Muller-Dethlefs believes that this long-term view will help the centre to become a global force in photonics. ‘We are very much internationally focused. We are not going to focus just on the UK, it is far too small. We are aiming to be one of the top five photon research institutes in the world.’

He added that to achieve this aim the centre will be collaborating closely with Lawrence Berkeley National Laboratory in the US, the Max-Born Institute in Germany and Korea’s Advanced Photonics Research Institute.
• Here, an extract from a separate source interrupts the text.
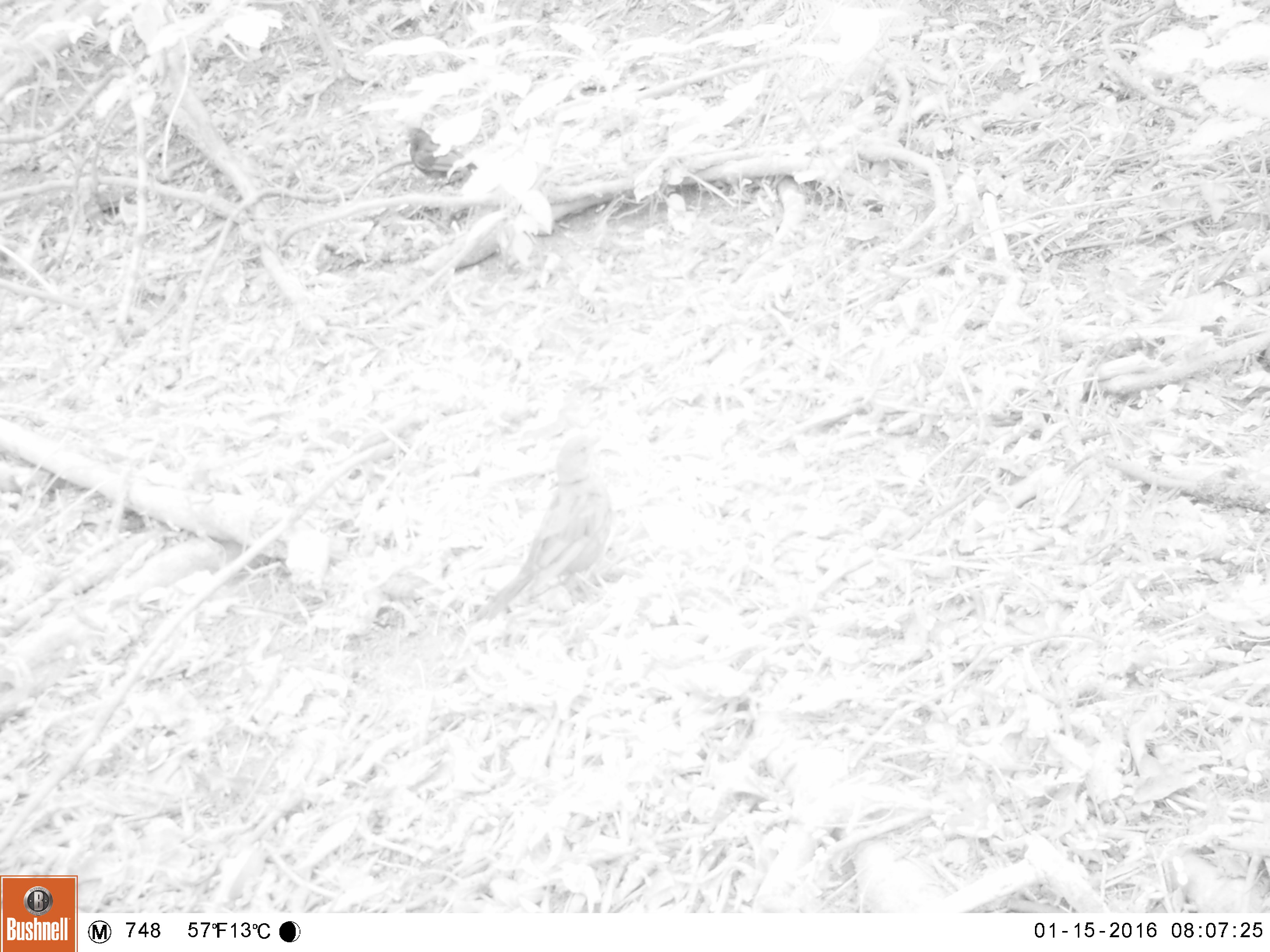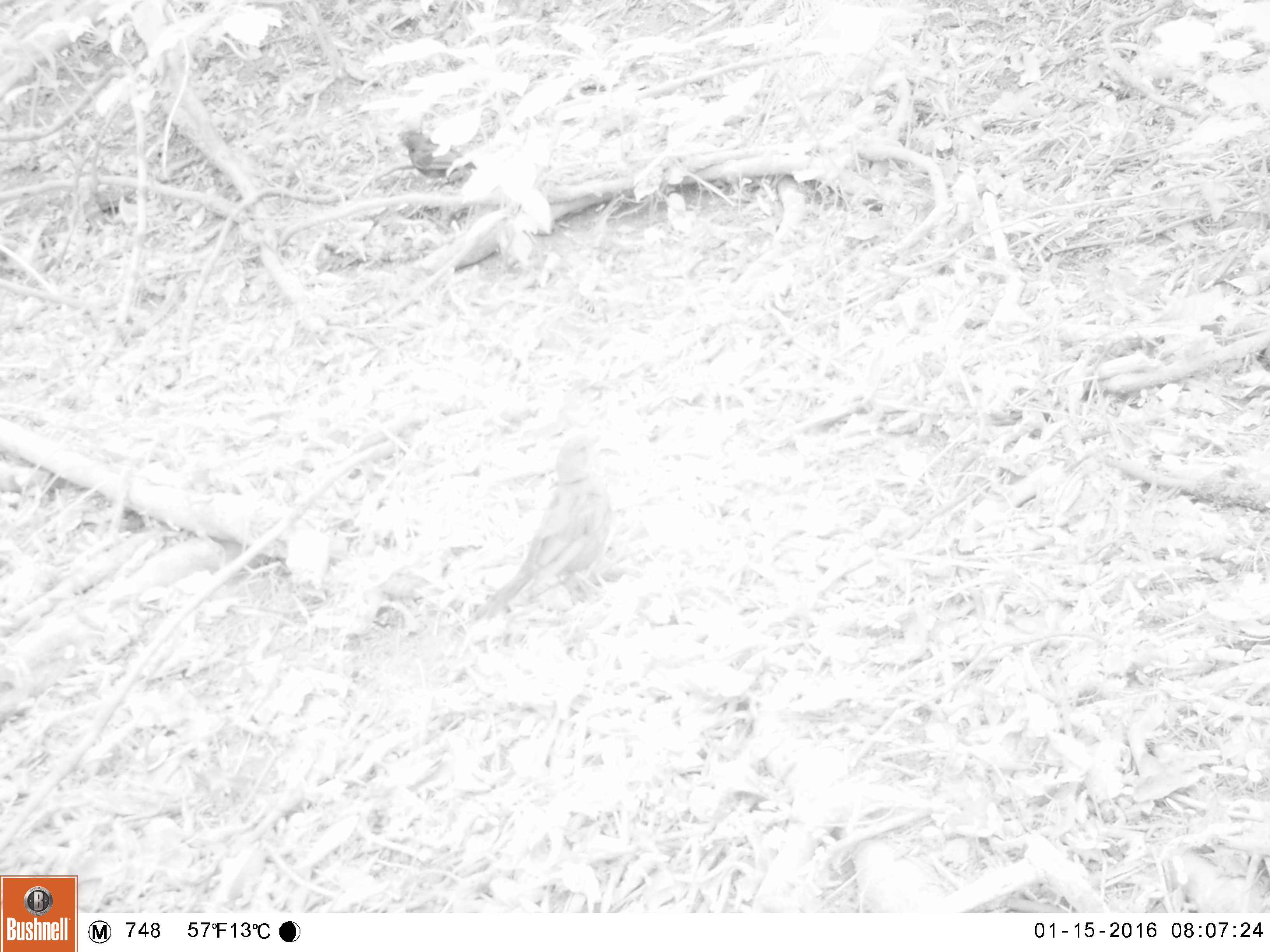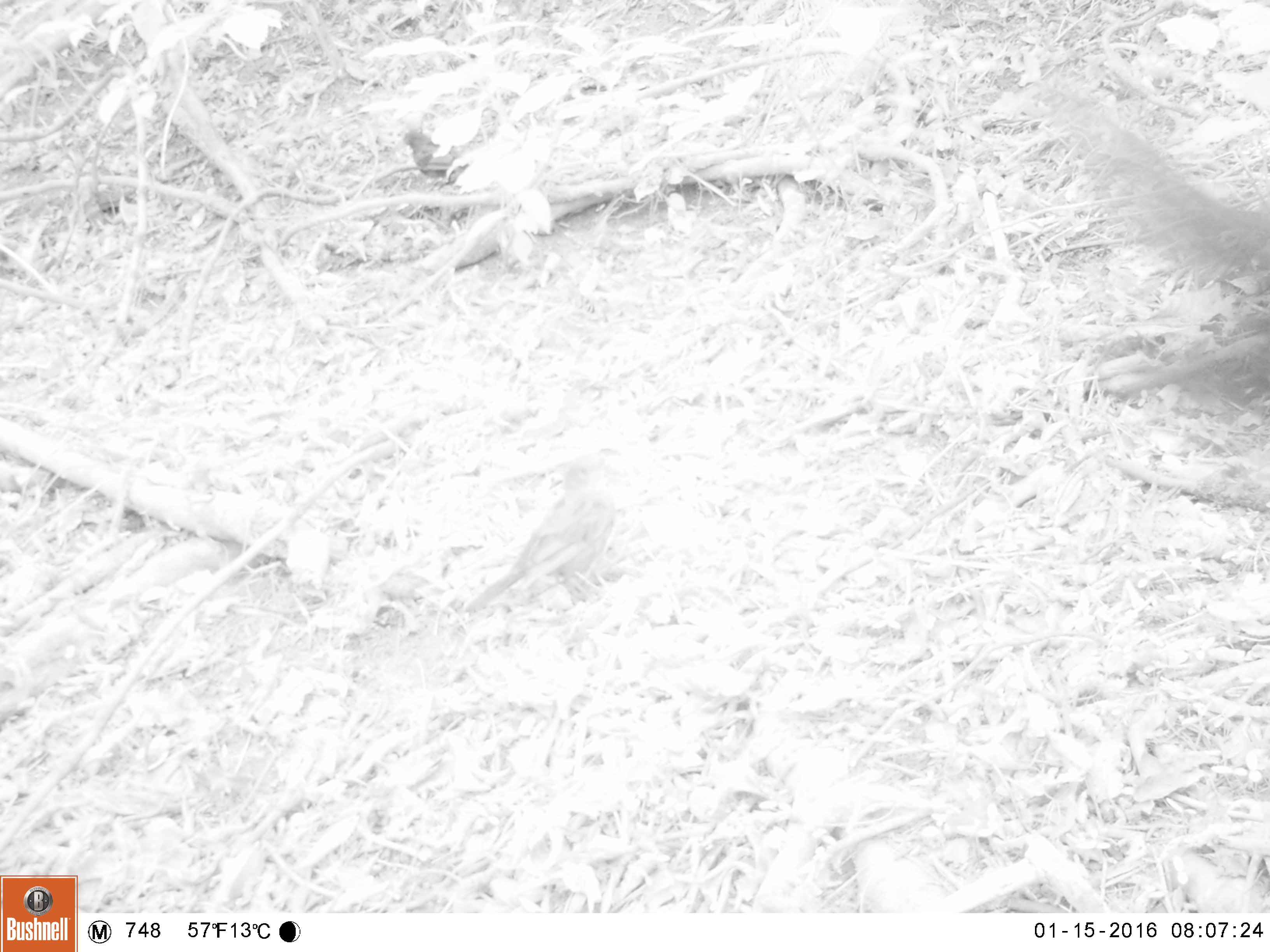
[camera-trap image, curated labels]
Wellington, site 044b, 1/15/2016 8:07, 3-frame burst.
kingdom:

Perhaps the most widely known application of photonics technology is the role of lasers within the workings of CD and DVD players, but the research carried out at the institute is expected to benefit a far wider range of industries. Muller-Dethlefs has himself secured a patent for a non-invasive glucose test using Raman spectroscopy — the scattering of light by molecules to obtain information on a sample’s chemical composition and molecular structure. He hopes that in a few years he will be able to reveal a device that enables people to measure their blood sugar level without needing to obtain a blood sample.
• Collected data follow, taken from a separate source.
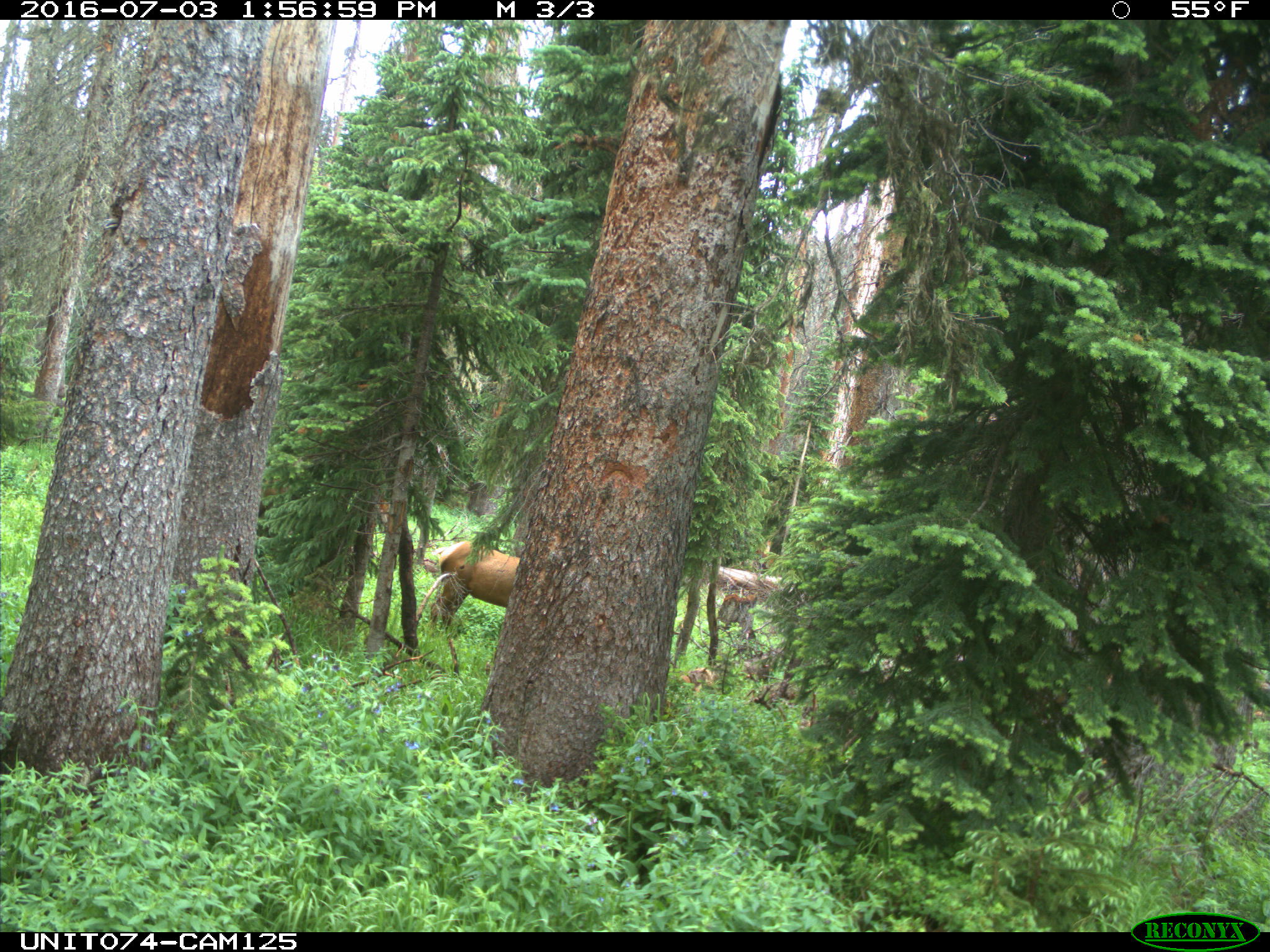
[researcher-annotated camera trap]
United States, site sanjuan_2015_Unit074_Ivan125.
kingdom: Animalia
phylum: Chordata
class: Mammalia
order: Artiodactyla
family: Cervidae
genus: Cervus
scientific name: Cervus elaphus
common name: red deer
Cervus elaphus (red deer).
The institute also aims to develop micro tweezers that are small enough to manipulate micro particles such as biological cells. This is done through splitting a laser beam into several strands to trap separate cells in compartments.

Muller-Dethlefs said that this kind of research could lead to fundamental new insights into the behaviour of different materials and structures. ‘If you look at nanomaterials, you can manipulate and move something from A to B to make something new, to test something that otherwise will be very difficult to assemble and then give you greater understanding of how it works,’ he said.
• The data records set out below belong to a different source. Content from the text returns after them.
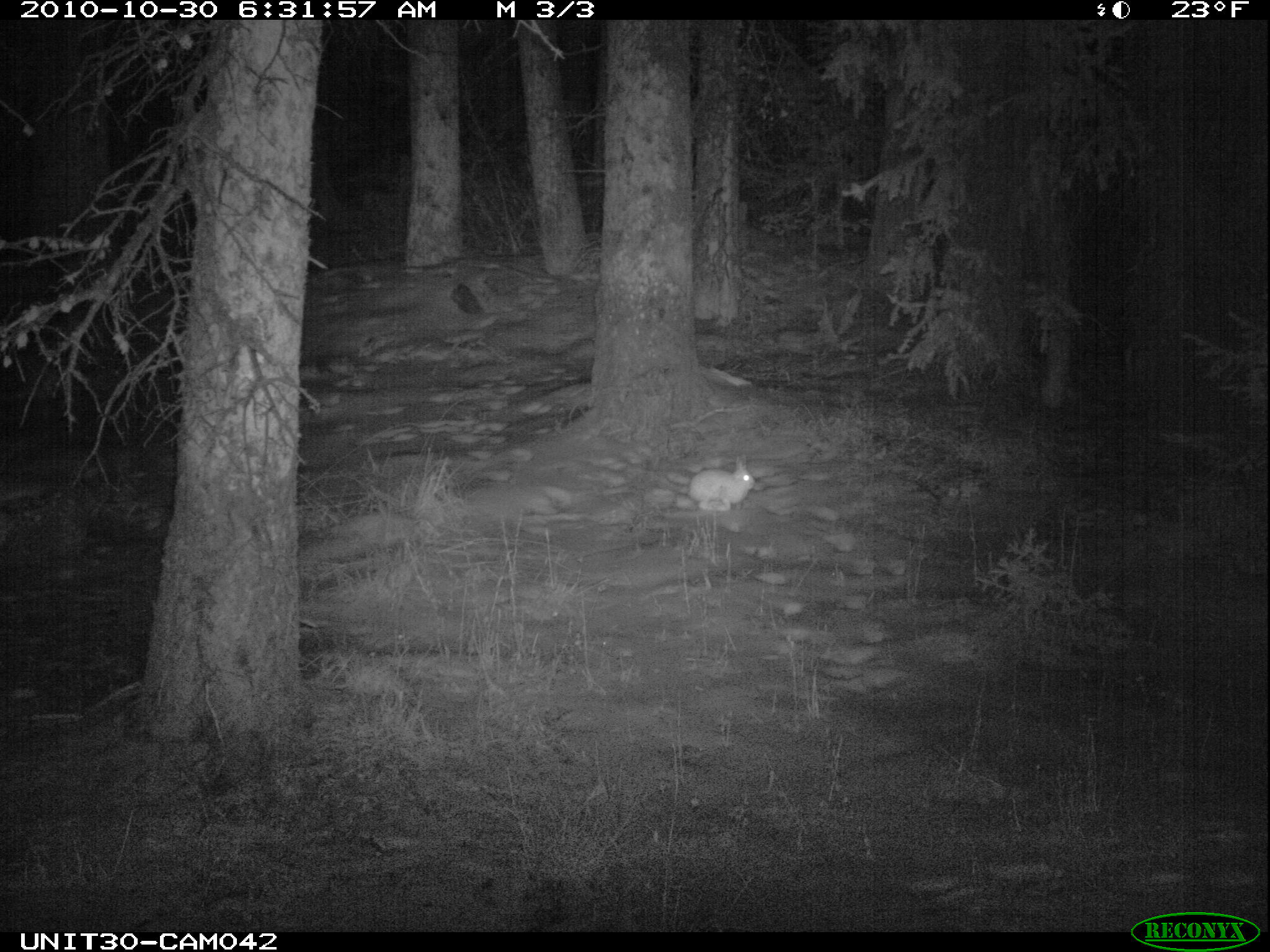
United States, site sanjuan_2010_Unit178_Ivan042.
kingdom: Animalia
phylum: Chordata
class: Mammalia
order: Lagomorpha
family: Leporidae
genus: Lepus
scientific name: Lepus americanus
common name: snowshoe hare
Lepus americanus (snowshoe hare).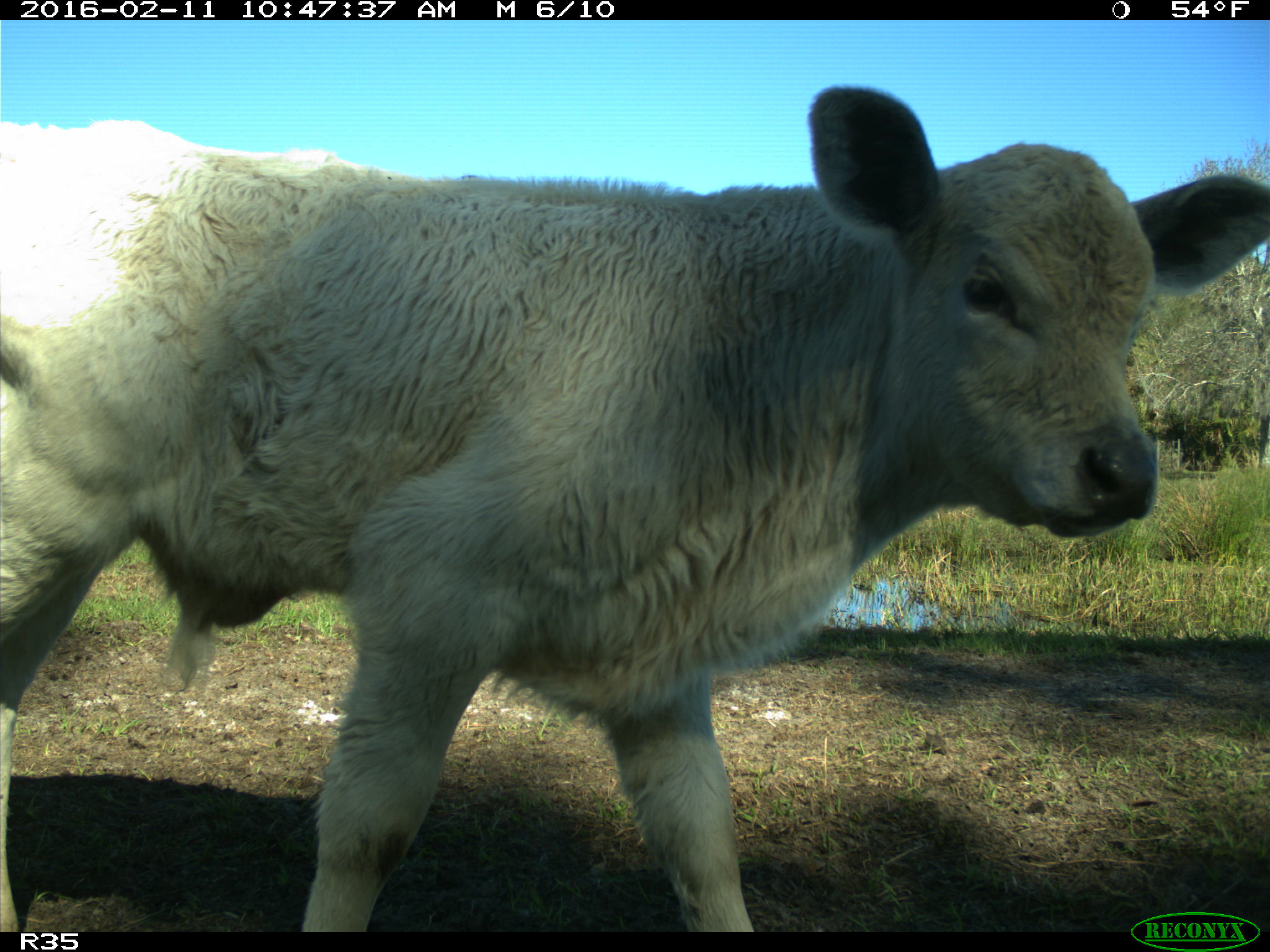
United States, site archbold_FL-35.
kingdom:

He is also pioneering a new research collaboration. Prior to his interview with The Engineer he had been at a meeting to discuss how a joint venture with the Greater Manchester Research Alliance could improve the medical research environment in the Manchester area. This NHS-funded project will see the PSI applying a number of its technologies to the medical field. For instance, the group hopes to use optical coherence tomography — a non-invasive imaging technology — to aid in skin cancer detection.

Muller-Dethlefs said that using conventional diagnostic methods surgeons must take a biopsy and wait a number of hours for the sample to be processed. Technology under the spotlight at PSI could enable them to carry out the test in the operating theatre, he claimed.

Research collaborations at the institute will, it is hoped, address a number of other important new areas in photon science. These range from improving understanding of the properties of materials at molecular level, to developing novel techniques such as the use of THz imaging to generate atto-second radiation for ultra-fast bio-medical and X-ray imaging.

With such interesting technologies in the pipeline, some hefty funding in place and such a strong commitment to pushing the boundaries of science it seems likely that the PSI will fulfil its aim of becoming a world leader.

But add to this mix Muller-Dethlefs’ shrewd understanding of the machinations of the business side of academia, and success begins to look like a certainty. ‘To be successful it cannot be just fundamental research, it has to have a large component of applied research.

On the one hand, we want to be involved in research in fundamental applications — the hot topics in science — but we also need to generate income. And if we find that the best way to exploit this is by spinning off some companies then we will do that.’